News · A IA de apoio a consultores da LVMH: projetando uma interface que não interfere
A IA de apoio a consultores da LVMH: projetando uma interface que não interfere
A plataforma do grupo de luxo em Google Cloud coloca uma interface de chat na frente dos funcionários de loja da Tiffany, Louis Vuitton e Sephora — com o objetivo declarado de ser invisível para o cliente.
A interface é voltada para o consultor, não para o cliente
O produto mais concreto do anúncio da LVMH é uma interface de chat usada por consultores de clientes em lojas como Tiffany & Co., Louis Vuitton e Sephora. Cada consultor tem uma lista de clientes para atender, e a ferramenta mostra os gostos pessoais de um determinado cliente e indica ao consultor itens que o cliente talvez não conhecesse.

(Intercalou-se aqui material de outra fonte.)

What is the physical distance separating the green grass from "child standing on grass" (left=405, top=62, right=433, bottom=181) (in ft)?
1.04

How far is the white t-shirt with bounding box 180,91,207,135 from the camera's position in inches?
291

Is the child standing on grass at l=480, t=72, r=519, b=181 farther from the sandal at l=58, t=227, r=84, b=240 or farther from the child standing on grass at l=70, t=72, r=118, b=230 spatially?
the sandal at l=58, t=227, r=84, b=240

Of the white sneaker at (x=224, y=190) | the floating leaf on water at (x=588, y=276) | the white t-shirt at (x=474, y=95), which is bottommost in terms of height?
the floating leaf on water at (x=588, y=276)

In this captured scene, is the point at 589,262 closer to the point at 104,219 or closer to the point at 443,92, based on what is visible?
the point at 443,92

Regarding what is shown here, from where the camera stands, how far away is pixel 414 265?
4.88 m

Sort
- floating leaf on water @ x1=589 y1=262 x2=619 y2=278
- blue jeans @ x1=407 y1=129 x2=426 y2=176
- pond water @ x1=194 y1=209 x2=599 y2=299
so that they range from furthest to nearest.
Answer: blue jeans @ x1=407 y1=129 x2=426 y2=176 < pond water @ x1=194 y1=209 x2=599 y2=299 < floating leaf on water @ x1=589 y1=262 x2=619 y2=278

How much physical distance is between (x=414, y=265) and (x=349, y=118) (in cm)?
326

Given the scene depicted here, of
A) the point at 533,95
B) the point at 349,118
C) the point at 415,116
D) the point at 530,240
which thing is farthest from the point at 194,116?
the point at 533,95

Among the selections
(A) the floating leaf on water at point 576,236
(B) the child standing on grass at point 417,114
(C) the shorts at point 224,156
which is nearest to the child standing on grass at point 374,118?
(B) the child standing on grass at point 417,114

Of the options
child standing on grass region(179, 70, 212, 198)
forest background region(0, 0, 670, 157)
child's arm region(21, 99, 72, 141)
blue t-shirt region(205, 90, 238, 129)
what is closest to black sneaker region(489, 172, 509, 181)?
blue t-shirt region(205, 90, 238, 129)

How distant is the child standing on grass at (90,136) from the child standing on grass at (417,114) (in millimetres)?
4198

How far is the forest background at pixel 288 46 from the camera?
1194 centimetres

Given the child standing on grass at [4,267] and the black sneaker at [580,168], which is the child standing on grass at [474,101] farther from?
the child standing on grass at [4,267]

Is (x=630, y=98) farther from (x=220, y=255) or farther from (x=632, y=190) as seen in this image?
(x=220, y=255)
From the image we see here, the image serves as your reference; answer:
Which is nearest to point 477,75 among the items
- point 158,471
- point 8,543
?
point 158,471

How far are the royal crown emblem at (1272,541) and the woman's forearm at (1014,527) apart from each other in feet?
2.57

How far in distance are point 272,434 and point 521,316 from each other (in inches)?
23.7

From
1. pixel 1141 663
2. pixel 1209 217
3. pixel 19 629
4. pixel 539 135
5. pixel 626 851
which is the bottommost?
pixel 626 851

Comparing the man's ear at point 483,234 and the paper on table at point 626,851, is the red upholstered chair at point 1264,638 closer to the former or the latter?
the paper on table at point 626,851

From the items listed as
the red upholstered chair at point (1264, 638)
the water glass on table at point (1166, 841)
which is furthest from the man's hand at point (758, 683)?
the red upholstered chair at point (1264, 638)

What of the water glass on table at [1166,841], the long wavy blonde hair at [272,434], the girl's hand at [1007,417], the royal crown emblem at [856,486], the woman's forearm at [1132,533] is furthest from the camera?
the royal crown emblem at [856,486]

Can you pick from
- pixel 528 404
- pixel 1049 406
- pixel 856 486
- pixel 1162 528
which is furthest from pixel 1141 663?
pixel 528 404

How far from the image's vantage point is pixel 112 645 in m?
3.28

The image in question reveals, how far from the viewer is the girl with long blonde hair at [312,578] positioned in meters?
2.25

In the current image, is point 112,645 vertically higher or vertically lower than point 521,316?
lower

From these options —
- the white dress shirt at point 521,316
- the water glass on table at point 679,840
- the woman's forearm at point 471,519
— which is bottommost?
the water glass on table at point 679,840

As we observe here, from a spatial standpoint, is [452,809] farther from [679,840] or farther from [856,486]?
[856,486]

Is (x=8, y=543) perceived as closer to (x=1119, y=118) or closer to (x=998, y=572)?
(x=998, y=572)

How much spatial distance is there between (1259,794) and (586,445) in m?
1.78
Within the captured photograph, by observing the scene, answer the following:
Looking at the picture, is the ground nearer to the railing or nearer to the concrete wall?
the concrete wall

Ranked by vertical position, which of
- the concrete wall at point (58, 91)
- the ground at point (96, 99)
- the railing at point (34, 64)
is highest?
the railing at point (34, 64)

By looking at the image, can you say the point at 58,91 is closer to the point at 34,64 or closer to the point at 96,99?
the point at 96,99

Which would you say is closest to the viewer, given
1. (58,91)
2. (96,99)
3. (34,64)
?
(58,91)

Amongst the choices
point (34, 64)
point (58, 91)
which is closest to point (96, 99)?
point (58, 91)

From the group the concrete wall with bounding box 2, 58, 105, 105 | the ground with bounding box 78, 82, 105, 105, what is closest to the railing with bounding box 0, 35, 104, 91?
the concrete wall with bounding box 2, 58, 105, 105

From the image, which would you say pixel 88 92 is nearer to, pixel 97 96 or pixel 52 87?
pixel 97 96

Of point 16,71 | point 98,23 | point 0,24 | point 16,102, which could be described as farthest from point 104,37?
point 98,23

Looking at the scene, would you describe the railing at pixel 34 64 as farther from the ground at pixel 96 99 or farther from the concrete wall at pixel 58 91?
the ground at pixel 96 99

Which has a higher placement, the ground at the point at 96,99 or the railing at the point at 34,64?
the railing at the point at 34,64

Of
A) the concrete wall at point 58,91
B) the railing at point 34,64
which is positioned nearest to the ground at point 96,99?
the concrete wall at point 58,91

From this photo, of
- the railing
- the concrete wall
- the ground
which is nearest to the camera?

Essa é uma decisão de posicionamento deliberada. A IA não conversa com o comprador. Ela conversa com o funcionário, que então conversa com o comprador. A LVMH trata o consultor como o frontend e o modelo como um assistente de bastidores que nunca aparece na interação de luxo em si.
Queríamos manter a interação um a um que nossos clientes esperam das nossas maisons. É sobre entrelaçar dados e IA que conectam as experiências digital e de loja, tudo isso de forma fluida e invisível.Montana Labs
'Quiet tech' é uma restrição de UX, não um slogan
O CIO Franck Le Moal define todo o esforço como 'quiet tech', inspirado na tendência do 'quiet luxury'. Sem o verniz de marketing, isso é uma restrição de interface bem específica: a tecnologia não pode ser intrusiva nem visível no ponto de venda.
Essa restrição molda o que a ferramenta tem permissão para fazer. Le Moal diz que a IA 'deixa mais tempo para o consultor focar no relacionamento com o consumidor'. O indicador de sucesso não é a automação da conversa, mas a eliminação do atrito de consulta — histórico do cliente, gosto pessoal, produtos adequados — para que o humano continue fazendo a parte humana.
Vale notar quanto disso é, na verdade, busca de informação disfarçada de chat. A mesma plataforma dos consultores também guarda procedimentos de loja, diretrizes de abertura e fechamento e informações de produtos da temporada atual, tudo consultável pela interface. A superfície de chat funciona ao mesmo tempo como manual de operações e CRM de clientes.
Continuidade é o recurso subestimado
Uma frase do anúncio aponta para um problema real de negócio que a interface resolve: ela ajuda a 'preencher as lacunas quando um consultor de clientes muda de função ou fica indisponível'. Em um negócio construído sobre relacionamentos pessoais, a rotatividade de equipe normalmente significa perder o conhecimento acumulado sobre as preferências de um cliente.
Ao colocar os dados de gosto do cliente atrás da interface do consultor, em vez de na memória de uma única pessoa, a LVMH torna o relacionamento portátil entre os funcionários. É um frontend que discretamente sustenta a memória institucional — o cliente sente continuidade mesmo quando o consultor individual muda.
Escala em 75 maisons por meio de uma plataforma compartilhada
O anúncio reporta mais de 40 mil usuários mensais e mais de 1,5 milhão de consultas mensais nos sistemas de IA generativa que a equipe de Le Moal construiu. Os departamentos financeiro, de varejo, digital, jurídico e de RH estão cada um lançando agentes para análise de informações e busca corporativa.
O mecanismo declarado é uma plataforma de dados compartilhada que espalha as melhores práticas técnicas pelas 75 maisons distintas da LVMH. Em vez de cada marca construir sua própria ferramenta de consultoria, elas partem de uma infraestrutura comum — e é assim que um grupo de casas administradas de forma independente termina com uma abordagem consistente de IA voltada ao atendimento, sem um mandato de cima para baixo sobre a experiência do cliente.
A implicação: a LVMH está padronizando a ferramenta enquanto protege a interação
A aposta específica aqui é que a IA pode ser centralizada e reutilizada entre marcas e departamentos enquanto o momento voltado ao cliente permanece intocado. A LVMH compartilha uma plataforma e melhores práticas internamente, mas insiste que a tecnologia nunca apareça na interação de luxo.
Para equipes que constroem assistentes voltados a funcionários em contextos de alto contato humano, o caso da LVMH é um exemplo claro de projetar para desaparecer: coloque o modelo atrás do funcionário, trate 'invisível' como um requisito explícito, e meça a ferramenta pelo tempo que ela devolve à conversa humana, e não por quanto dessa conversa ela assume.